Some research has shown that both types add substantial incremental costs to the healthcare system. While direct cost comparisons of IBS-D and IBS-C are not available, two separate insurance-based studies have reported a similar increase in healthcare costs for patients with both types.
In one industry-led published in 2016 of 19,653 commercially insured IBS-D patients and 19,653 matched controls, Jessica Buono and colleagues found that IBS-D patients had a significantly higher mean annual number of hospitalizations, emergency and office visits, and 30-day prescription fills.

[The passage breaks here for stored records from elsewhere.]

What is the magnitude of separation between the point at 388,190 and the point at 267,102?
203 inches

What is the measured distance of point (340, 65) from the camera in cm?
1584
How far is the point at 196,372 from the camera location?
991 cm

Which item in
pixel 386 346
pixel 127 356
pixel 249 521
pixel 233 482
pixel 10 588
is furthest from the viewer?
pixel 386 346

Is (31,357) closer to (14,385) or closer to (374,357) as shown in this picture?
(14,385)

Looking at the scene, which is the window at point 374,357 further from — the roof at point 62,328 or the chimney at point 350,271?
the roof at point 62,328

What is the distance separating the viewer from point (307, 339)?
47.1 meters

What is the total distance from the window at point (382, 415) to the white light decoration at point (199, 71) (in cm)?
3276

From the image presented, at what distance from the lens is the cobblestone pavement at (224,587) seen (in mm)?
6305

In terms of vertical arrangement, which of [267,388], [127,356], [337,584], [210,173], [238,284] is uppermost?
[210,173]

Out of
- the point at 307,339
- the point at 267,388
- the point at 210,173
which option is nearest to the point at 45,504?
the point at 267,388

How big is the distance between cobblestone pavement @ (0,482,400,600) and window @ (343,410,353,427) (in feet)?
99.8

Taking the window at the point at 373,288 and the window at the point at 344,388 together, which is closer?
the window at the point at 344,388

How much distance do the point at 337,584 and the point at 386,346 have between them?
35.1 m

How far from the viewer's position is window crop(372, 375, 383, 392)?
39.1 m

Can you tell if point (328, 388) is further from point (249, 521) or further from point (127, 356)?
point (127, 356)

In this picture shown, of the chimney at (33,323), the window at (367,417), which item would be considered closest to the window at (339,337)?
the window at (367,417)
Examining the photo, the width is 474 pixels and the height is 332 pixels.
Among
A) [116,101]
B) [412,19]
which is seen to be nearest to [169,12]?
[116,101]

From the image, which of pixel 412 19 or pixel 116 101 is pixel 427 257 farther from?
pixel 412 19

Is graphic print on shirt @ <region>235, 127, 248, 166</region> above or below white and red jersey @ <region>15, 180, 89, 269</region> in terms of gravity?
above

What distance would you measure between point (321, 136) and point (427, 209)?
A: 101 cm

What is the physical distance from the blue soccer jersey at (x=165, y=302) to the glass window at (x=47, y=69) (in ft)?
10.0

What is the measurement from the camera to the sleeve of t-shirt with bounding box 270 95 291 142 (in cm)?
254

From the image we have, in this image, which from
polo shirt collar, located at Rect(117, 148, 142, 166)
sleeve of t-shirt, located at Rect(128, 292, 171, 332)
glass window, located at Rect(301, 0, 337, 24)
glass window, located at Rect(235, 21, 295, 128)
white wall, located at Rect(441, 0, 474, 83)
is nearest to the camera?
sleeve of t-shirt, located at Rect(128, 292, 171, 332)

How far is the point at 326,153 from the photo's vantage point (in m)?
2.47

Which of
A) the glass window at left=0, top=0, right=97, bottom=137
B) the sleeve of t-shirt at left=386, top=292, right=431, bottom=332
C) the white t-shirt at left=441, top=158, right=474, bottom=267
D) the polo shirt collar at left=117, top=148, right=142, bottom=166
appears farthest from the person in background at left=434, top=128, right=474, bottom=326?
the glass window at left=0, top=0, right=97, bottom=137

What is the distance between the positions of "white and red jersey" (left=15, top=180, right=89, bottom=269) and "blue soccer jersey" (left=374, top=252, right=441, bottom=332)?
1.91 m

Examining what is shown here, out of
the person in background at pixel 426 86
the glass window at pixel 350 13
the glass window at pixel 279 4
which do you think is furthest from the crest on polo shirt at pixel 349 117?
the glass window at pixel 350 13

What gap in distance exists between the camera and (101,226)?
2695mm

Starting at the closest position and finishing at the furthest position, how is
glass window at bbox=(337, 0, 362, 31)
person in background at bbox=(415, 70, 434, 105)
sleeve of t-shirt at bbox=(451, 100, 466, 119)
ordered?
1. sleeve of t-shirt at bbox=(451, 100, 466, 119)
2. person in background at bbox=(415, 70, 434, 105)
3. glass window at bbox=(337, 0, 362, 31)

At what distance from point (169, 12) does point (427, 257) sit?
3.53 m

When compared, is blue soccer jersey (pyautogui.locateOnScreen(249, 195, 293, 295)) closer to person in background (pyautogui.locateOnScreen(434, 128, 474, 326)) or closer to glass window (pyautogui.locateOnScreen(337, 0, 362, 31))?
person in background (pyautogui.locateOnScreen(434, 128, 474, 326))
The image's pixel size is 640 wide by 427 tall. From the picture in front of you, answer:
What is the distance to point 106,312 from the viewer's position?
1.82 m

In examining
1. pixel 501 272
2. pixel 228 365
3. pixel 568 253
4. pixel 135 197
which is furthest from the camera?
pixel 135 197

Mean annual all-cause healthcare costs for IBS-D patients were $13,038, with 58.4% attributable to office visits and other outpatient services and tests. About 20% of the costs were attributable to prescriptions, inpatient admissions (13.6%), and emergency department visits (8.5%). Adjusted incremental annual all-cause costs associated with IBS-D were $2,268: $9,436 for IBS-D patients versus $7,169 for matched controls per patient per year. Of these, 78% were due to medical costs and 22% to prescription fillings.
A by Jalpa Doshi et al in 2014 of 7,652 of commercially insured IBS-C patients and controls found that the mean annual all-cause healthcare costs for IBS-C patients were $11,182 – more than half for physician and outpatients visits. Adjusted incremental annual all-cause healthcare costs were $3,856: $8,621 for IBS-C patients versus $4,765 for controls per patient per year. Of these costs, 78.1% were due to medical services and 21.9% to prescriptions.
Frustration for All
Despite the clear economic burden, IBS seems not yet to be fully recognized as the direct and indirect driver of costs it is, and this in turn can impact the way physicians prescribe.
"It's very frustrating for clinicians and patients," Cash said. "Although there are now four or five very proven pharmacologic therapies based on large, randomized controlled trials and approved by the FDA for IBS, we still fight a common battle with insurers when we write for these medications. It's not uncommon for payers to require patients to have tried several non-evidence-based therapies such as antispasmodics, antidiarrheals, and stool activators first. Yet there is very little evidence to suggest these are effective on a broad base -- especially for the multiple symptoms of IBS -- whereas the FDA-approved agents have a proven wide base of efficacy."
Although rigorous trials have shown that most of the newer evidence-based therapies improve both abdominal symptoms and bowel problems, these agents are prohibitively expensive for patients with limited insurance coverage. "Some of the newer FDA-approved therapies can cost an individual $800 to $1,200 out-of-pocket, and with rare exceptions, these are not affordable," said Brenner. "Thus, patients can't achieve their symptomatic goals, and physicians are limited in what they can truly offer. And without improvements in symptoms, the direct and indirect costs of this disorder are likely to continue to rise."
While the quality-of-life impact of IBS is gaining recognition, gastroenterologists hope greater awareness of the syndrome's true economic burden will help streamline diagnosis, expand first-line treatment with proven agents, and ultimately reduce overall costs.